Wednesday, May 19, 2010

David Copperfield- Terrorist



You smarmy bastard. What did you do with the Statue of Liberty?! Why is everyone applauding this?! He EXPLAINS the ENTIRE plan, and we say, "oh, sure, just take the CENTRAL ICON OF THE FREE WORLD." While you're at it, the first born aren't doing a whole lot either. Idiots.

video

Tuesday, February 16, 2010

Ma-Ti, the "heart" planeteer



Earth, Fire, Wind, Water... and you. While all the other planeteers were off kicking pollution's ass with earthquakes and tsunamis, you were the 5th element- only not smoking hot like Milla Jovovich. I guess that's why everyone was content to let you play wallflower and get handies from your spider monkey pal. I guess that's why school children the midwest over felt intense pathos when confronted by your learning disorder (as revealed in the classic episode "Teers in the 'Hood"). I guess that's why, dare I say, we pitied your origins as the son of a slain kayapo leader (google fingers are flying). I guess that's why no one asked the tough question,

"Hey, since you can influence the thoughts and emotions of others... WHY DON'T YOU STOP THE FUCKING BAD GUYS?!?!!"

### WHAT YOU HAVE TO DO
Duplicate the blog excerpt word for word, from "David Copperfield- Terrorist" up to and including "lot either. Idiots.". None of these lines is needed.

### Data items
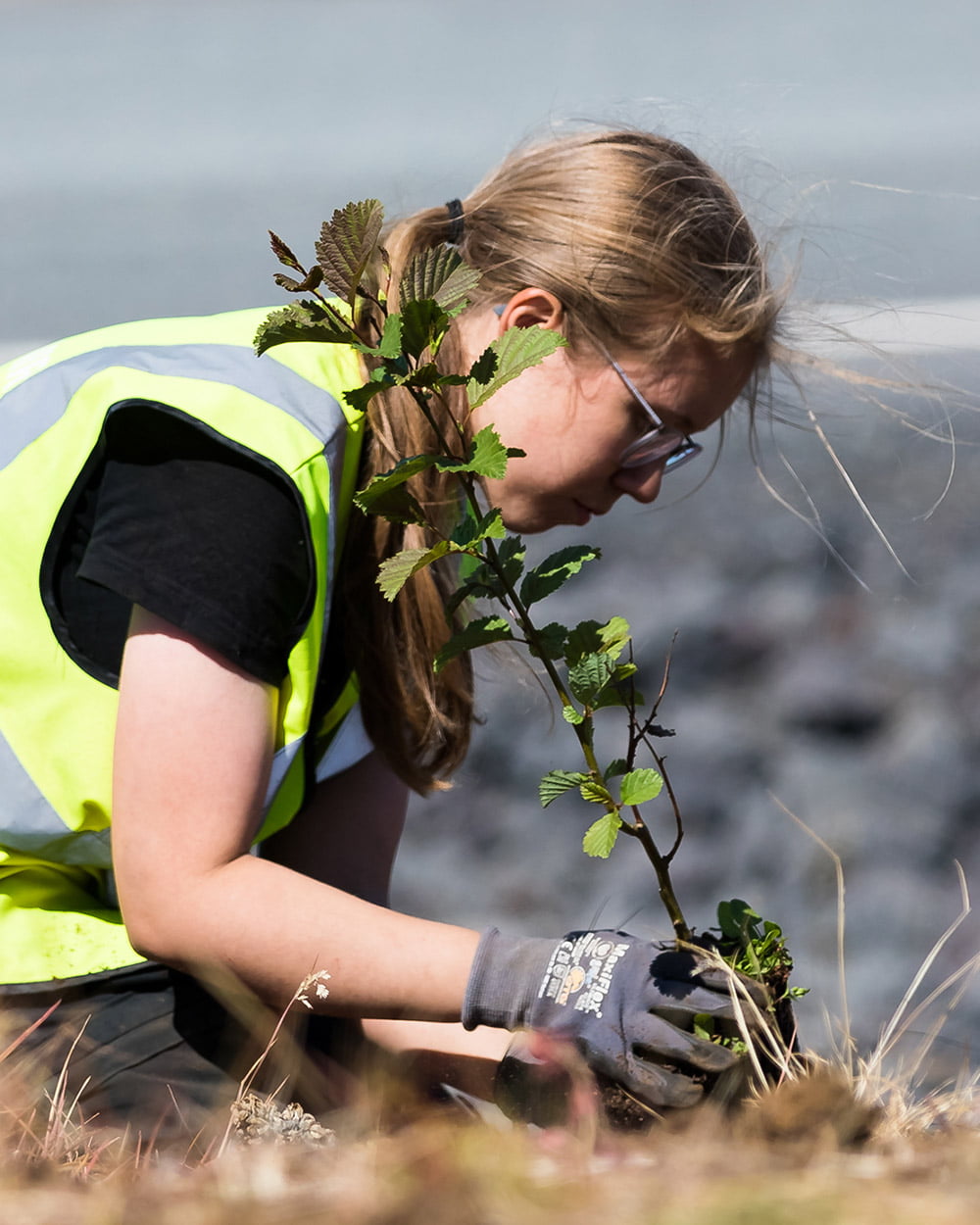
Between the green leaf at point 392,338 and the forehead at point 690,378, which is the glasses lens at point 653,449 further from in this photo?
the green leaf at point 392,338

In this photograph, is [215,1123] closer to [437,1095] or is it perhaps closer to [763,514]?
[437,1095]

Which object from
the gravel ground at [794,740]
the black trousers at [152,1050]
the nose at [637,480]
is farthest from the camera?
the gravel ground at [794,740]

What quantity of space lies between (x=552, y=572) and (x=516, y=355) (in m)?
0.20

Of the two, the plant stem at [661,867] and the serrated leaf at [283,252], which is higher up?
the serrated leaf at [283,252]

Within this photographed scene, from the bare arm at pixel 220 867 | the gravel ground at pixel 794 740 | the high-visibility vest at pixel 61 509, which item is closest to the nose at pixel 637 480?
the high-visibility vest at pixel 61 509

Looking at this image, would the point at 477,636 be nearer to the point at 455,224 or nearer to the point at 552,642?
the point at 552,642

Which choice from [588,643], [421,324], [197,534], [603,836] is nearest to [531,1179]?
[603,836]

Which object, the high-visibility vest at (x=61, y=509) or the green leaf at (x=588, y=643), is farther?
the high-visibility vest at (x=61, y=509)

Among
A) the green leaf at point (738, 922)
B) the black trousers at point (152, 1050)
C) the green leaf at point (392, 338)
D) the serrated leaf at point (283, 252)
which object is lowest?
the black trousers at point (152, 1050)

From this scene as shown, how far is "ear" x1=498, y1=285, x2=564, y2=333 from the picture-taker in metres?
1.46

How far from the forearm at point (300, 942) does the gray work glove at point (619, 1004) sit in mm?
36

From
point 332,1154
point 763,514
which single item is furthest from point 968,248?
point 332,1154

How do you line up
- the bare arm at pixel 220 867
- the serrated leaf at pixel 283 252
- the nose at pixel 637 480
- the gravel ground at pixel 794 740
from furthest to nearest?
the gravel ground at pixel 794 740, the nose at pixel 637 480, the bare arm at pixel 220 867, the serrated leaf at pixel 283 252

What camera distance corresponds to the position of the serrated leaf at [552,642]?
113 cm
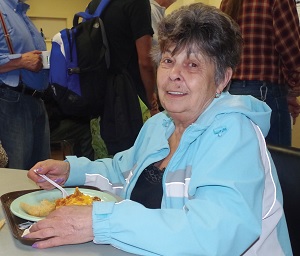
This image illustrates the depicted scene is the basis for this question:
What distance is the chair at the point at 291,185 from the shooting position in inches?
43.0

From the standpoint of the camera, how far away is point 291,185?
43.5 inches

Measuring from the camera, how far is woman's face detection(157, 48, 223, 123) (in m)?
1.13

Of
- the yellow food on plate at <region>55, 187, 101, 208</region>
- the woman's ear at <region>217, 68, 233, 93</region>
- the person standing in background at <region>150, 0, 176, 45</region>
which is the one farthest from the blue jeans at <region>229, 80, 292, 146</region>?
the yellow food on plate at <region>55, 187, 101, 208</region>

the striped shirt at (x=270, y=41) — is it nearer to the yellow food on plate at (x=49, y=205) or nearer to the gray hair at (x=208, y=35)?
the gray hair at (x=208, y=35)

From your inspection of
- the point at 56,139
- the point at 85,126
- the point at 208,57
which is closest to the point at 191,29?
the point at 208,57

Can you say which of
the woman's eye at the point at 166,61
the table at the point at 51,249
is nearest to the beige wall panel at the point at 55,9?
the woman's eye at the point at 166,61

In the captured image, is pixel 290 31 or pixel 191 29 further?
pixel 290 31

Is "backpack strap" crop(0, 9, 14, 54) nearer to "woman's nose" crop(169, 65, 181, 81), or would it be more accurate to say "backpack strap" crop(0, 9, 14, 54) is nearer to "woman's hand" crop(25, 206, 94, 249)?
"woman's nose" crop(169, 65, 181, 81)

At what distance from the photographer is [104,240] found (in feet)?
2.85

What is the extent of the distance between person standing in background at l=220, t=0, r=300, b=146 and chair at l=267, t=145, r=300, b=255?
0.98 m

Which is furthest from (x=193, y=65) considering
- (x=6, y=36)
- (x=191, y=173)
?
(x=6, y=36)

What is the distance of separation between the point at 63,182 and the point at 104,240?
48 cm

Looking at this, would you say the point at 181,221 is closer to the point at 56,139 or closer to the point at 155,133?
the point at 155,133

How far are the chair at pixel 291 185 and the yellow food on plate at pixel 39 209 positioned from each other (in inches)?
23.4
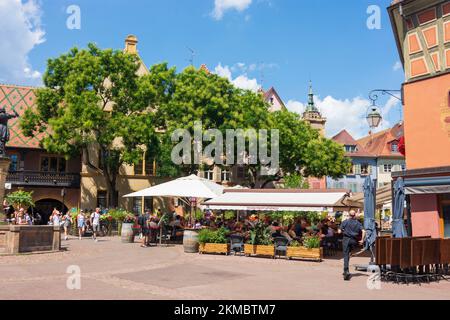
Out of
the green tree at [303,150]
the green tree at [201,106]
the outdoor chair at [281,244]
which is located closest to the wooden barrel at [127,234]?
the outdoor chair at [281,244]

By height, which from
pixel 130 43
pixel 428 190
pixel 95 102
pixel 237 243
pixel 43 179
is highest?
pixel 130 43

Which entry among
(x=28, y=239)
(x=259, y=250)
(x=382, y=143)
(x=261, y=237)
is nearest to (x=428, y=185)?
(x=261, y=237)

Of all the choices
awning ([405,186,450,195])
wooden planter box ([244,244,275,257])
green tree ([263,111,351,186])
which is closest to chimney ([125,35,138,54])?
green tree ([263,111,351,186])

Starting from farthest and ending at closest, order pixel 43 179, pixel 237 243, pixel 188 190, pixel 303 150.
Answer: pixel 303 150 < pixel 43 179 < pixel 188 190 < pixel 237 243

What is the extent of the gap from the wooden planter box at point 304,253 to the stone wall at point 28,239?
8837 millimetres

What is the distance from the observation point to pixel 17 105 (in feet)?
123

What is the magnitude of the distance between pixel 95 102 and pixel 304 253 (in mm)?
20203

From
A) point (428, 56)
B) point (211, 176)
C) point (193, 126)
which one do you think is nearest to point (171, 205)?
point (211, 176)

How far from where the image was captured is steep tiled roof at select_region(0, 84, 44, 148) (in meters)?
35.9

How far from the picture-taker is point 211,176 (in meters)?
44.2

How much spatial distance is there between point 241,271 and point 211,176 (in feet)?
104

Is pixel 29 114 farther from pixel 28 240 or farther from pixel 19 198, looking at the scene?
pixel 28 240

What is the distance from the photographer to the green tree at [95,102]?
30594 millimetres

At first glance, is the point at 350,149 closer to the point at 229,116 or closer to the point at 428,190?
the point at 229,116
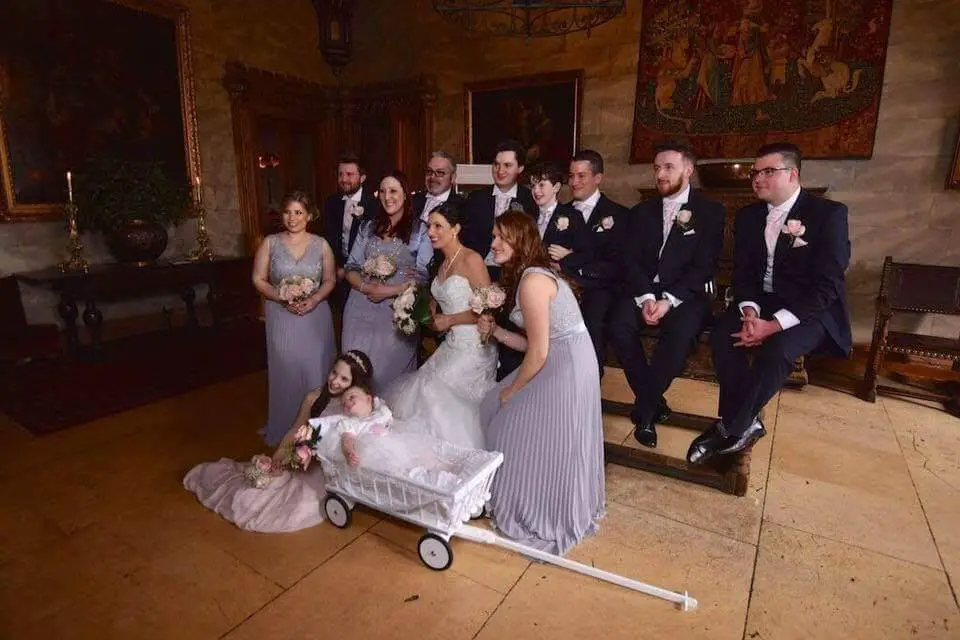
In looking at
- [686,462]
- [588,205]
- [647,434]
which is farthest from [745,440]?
[588,205]

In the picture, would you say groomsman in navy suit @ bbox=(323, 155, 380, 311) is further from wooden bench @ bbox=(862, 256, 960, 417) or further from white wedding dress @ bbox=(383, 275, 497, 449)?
wooden bench @ bbox=(862, 256, 960, 417)

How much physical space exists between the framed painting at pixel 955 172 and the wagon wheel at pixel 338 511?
670 centimetres

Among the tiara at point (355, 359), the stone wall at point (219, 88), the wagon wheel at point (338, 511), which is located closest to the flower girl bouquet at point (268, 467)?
the wagon wheel at point (338, 511)

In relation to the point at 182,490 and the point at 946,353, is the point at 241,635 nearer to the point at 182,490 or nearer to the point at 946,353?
the point at 182,490

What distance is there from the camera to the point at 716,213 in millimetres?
3717

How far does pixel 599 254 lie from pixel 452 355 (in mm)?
1453

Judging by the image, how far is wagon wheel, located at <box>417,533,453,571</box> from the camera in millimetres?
2584

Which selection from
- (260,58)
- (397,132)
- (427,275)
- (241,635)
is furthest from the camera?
(397,132)

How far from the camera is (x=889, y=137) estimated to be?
595cm

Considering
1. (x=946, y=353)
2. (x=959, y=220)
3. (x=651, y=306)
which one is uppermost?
(x=959, y=220)

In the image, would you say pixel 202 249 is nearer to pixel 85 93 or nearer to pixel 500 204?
pixel 85 93

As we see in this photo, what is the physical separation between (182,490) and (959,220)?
7.56 metres

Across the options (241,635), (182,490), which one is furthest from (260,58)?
(241,635)

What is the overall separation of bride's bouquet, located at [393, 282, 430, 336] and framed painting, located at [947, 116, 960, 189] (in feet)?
19.1
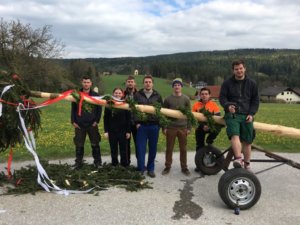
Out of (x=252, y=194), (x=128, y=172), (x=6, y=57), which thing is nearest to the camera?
(x=252, y=194)

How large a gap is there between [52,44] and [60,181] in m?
26.7

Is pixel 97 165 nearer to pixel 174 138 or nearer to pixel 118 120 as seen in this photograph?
pixel 118 120

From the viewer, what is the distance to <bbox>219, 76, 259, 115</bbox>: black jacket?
21.1ft

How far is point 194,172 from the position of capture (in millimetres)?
8117

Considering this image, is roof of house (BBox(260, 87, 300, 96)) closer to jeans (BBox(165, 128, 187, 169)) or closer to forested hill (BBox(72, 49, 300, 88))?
forested hill (BBox(72, 49, 300, 88))

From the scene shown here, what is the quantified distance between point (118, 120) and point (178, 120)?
1.27 metres

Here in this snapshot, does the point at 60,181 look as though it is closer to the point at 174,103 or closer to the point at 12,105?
the point at 12,105

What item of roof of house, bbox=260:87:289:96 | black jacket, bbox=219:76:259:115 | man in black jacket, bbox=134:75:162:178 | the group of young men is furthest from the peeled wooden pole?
roof of house, bbox=260:87:289:96

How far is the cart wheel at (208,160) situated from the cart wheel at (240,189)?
6.83ft

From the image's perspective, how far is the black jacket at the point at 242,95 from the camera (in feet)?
21.1

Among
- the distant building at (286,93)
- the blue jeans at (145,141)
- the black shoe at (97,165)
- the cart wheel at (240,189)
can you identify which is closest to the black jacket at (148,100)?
the blue jeans at (145,141)

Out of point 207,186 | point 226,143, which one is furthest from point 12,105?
point 226,143

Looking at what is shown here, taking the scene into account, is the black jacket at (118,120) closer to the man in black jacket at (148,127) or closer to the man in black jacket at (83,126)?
the man in black jacket at (83,126)

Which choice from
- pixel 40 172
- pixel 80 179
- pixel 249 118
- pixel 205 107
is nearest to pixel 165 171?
pixel 205 107
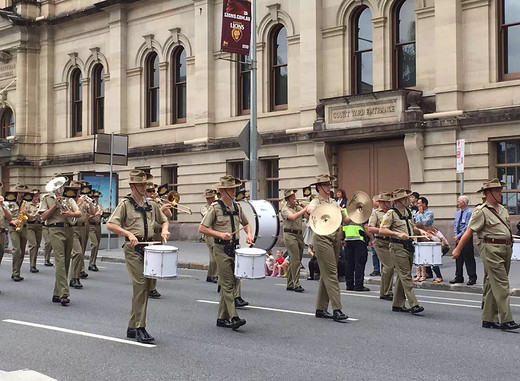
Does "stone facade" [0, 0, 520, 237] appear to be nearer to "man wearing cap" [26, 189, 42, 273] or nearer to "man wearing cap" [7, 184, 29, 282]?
"man wearing cap" [26, 189, 42, 273]

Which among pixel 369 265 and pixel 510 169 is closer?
pixel 369 265

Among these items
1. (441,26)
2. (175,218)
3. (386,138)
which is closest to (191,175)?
(175,218)

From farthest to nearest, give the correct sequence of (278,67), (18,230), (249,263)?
1. (278,67)
2. (18,230)
3. (249,263)

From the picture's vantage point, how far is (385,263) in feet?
43.7

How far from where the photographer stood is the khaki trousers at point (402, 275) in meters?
11.7

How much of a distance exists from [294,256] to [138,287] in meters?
6.33

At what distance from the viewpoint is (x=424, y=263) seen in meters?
12.2

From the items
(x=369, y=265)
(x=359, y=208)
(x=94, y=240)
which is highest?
(x=359, y=208)

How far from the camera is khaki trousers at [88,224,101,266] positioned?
19.9 m

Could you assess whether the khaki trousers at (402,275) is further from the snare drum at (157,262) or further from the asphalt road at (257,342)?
the snare drum at (157,262)

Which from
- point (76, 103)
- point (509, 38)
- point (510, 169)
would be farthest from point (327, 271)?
point (76, 103)

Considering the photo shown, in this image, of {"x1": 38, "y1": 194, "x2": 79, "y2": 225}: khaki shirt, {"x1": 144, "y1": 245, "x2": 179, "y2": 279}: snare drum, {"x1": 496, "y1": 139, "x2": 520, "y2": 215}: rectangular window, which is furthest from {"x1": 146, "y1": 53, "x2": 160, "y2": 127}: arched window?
{"x1": 144, "y1": 245, "x2": 179, "y2": 279}: snare drum

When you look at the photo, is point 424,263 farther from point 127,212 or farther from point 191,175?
point 191,175

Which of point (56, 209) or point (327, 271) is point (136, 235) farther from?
point (56, 209)
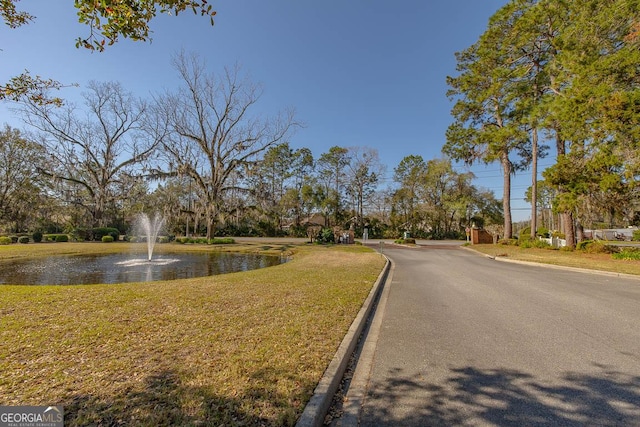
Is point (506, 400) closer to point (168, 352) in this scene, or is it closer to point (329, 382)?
point (329, 382)

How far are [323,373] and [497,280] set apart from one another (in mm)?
8476

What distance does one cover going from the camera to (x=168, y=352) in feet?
11.0

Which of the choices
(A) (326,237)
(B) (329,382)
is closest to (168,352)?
(B) (329,382)

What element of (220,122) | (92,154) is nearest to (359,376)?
(220,122)

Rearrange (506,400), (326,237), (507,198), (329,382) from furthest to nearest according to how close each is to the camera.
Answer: (326,237) → (507,198) → (329,382) → (506,400)

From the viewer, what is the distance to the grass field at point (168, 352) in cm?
233

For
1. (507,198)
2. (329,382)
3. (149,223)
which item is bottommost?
(329,382)

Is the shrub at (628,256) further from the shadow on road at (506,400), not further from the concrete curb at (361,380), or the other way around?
the concrete curb at (361,380)

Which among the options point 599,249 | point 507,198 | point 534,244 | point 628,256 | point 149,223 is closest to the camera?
point 628,256

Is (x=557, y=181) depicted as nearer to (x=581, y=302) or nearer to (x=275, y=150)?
(x=581, y=302)

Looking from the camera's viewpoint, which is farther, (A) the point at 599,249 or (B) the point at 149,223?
(B) the point at 149,223

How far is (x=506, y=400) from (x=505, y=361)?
0.97m

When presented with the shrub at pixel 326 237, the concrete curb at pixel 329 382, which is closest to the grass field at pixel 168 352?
the concrete curb at pixel 329 382

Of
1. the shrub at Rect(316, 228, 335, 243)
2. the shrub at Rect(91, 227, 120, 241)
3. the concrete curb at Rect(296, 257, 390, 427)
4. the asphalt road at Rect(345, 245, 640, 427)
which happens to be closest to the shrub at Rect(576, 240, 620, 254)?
the asphalt road at Rect(345, 245, 640, 427)
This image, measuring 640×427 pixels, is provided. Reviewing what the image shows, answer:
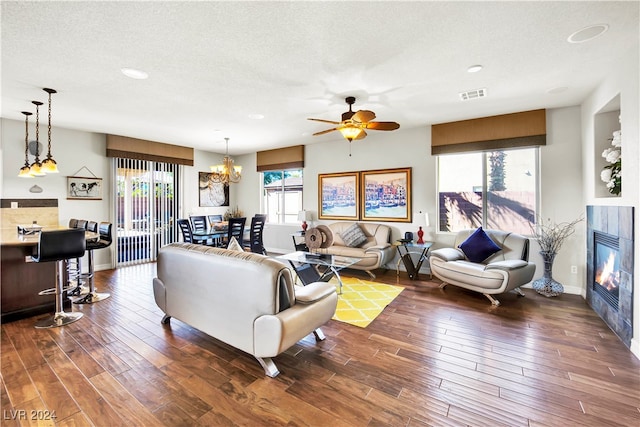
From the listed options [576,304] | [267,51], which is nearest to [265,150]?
[267,51]

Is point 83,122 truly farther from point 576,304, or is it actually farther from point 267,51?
point 576,304

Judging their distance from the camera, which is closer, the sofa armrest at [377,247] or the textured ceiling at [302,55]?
the textured ceiling at [302,55]

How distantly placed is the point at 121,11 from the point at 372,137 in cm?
454

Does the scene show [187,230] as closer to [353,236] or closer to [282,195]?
[282,195]

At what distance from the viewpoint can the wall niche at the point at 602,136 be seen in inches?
133

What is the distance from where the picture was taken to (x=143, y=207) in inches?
244

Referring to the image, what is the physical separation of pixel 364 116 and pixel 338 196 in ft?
10.6

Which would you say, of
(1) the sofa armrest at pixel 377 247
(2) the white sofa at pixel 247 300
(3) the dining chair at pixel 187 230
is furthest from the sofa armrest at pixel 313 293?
(3) the dining chair at pixel 187 230

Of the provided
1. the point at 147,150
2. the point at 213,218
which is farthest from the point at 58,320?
the point at 213,218

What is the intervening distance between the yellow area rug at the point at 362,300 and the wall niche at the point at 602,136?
2.79 metres

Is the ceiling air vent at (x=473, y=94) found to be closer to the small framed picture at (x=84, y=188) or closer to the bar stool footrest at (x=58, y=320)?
the bar stool footrest at (x=58, y=320)

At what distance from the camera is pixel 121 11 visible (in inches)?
78.1

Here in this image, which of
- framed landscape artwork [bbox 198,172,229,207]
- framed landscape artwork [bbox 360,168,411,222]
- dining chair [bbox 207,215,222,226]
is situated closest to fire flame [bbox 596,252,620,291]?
framed landscape artwork [bbox 360,168,411,222]

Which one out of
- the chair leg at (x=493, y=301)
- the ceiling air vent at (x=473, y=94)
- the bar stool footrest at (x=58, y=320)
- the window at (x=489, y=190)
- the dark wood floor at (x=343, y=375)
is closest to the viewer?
the dark wood floor at (x=343, y=375)
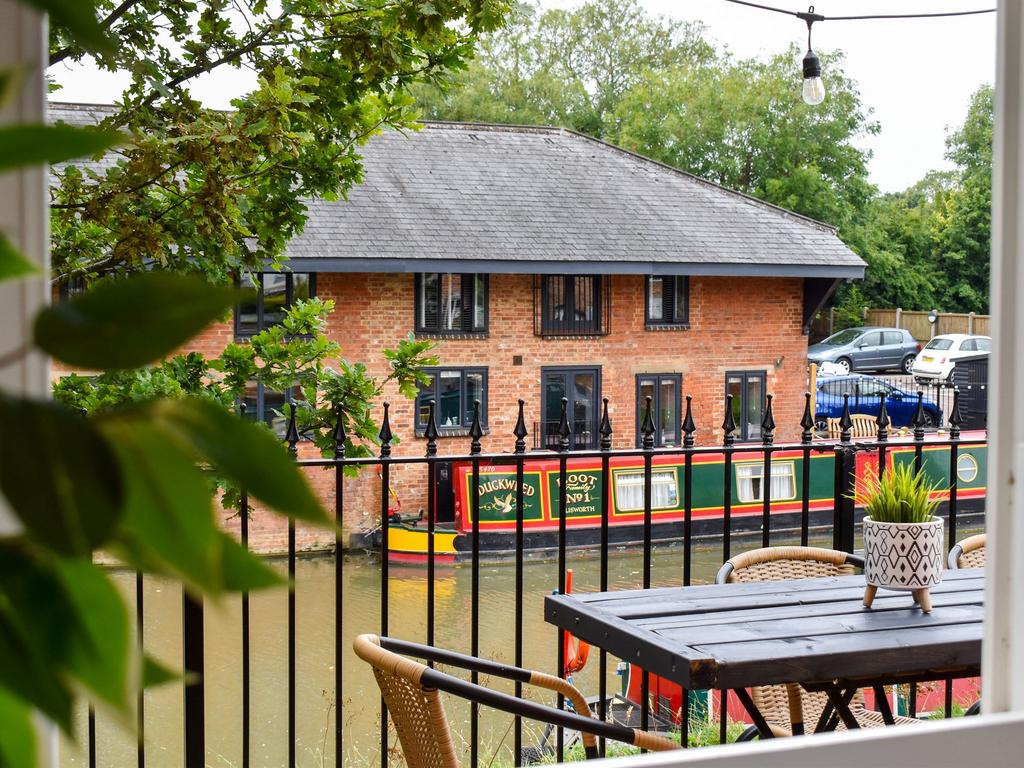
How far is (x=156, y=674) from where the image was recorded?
0.88 ft

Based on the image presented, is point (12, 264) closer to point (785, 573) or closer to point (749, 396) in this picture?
point (785, 573)

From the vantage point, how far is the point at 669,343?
16.5 meters

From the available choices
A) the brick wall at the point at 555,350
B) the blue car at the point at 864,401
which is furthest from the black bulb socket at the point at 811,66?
the blue car at the point at 864,401

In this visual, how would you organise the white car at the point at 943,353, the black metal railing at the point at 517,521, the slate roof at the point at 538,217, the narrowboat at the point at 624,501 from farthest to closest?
1. the white car at the point at 943,353
2. the slate roof at the point at 538,217
3. the narrowboat at the point at 624,501
4. the black metal railing at the point at 517,521

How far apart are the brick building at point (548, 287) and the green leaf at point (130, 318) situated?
13.8 meters

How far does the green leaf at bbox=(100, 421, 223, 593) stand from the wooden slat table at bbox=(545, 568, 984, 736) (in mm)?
1796

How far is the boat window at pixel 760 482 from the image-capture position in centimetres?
1472

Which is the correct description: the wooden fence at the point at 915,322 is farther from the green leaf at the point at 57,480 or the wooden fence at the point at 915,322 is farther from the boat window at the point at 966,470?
the green leaf at the point at 57,480

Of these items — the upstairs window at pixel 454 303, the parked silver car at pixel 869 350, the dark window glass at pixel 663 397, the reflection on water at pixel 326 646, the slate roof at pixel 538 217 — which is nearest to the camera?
the reflection on water at pixel 326 646

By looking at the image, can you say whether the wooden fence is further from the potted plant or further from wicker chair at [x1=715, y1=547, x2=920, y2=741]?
the potted plant

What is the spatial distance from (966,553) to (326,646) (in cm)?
882

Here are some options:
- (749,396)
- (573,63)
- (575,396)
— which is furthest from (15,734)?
(573,63)

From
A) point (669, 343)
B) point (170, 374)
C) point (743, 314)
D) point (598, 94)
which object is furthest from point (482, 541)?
point (598, 94)

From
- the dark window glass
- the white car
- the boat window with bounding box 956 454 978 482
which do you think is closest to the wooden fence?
the white car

### SOLUTION BELOW
David Copperfield- Terrorist



You smarmy bastard. What did you do with the Statue of Liberty?! Why is everyone applauding this?! He EXPLAINS the ENTIRE plan, and we say, "oh, sure, just take the CENTRAL ICON OF THE FREE WORLD." While you're at it, the first born aren't doing a whole lot either. Idiots.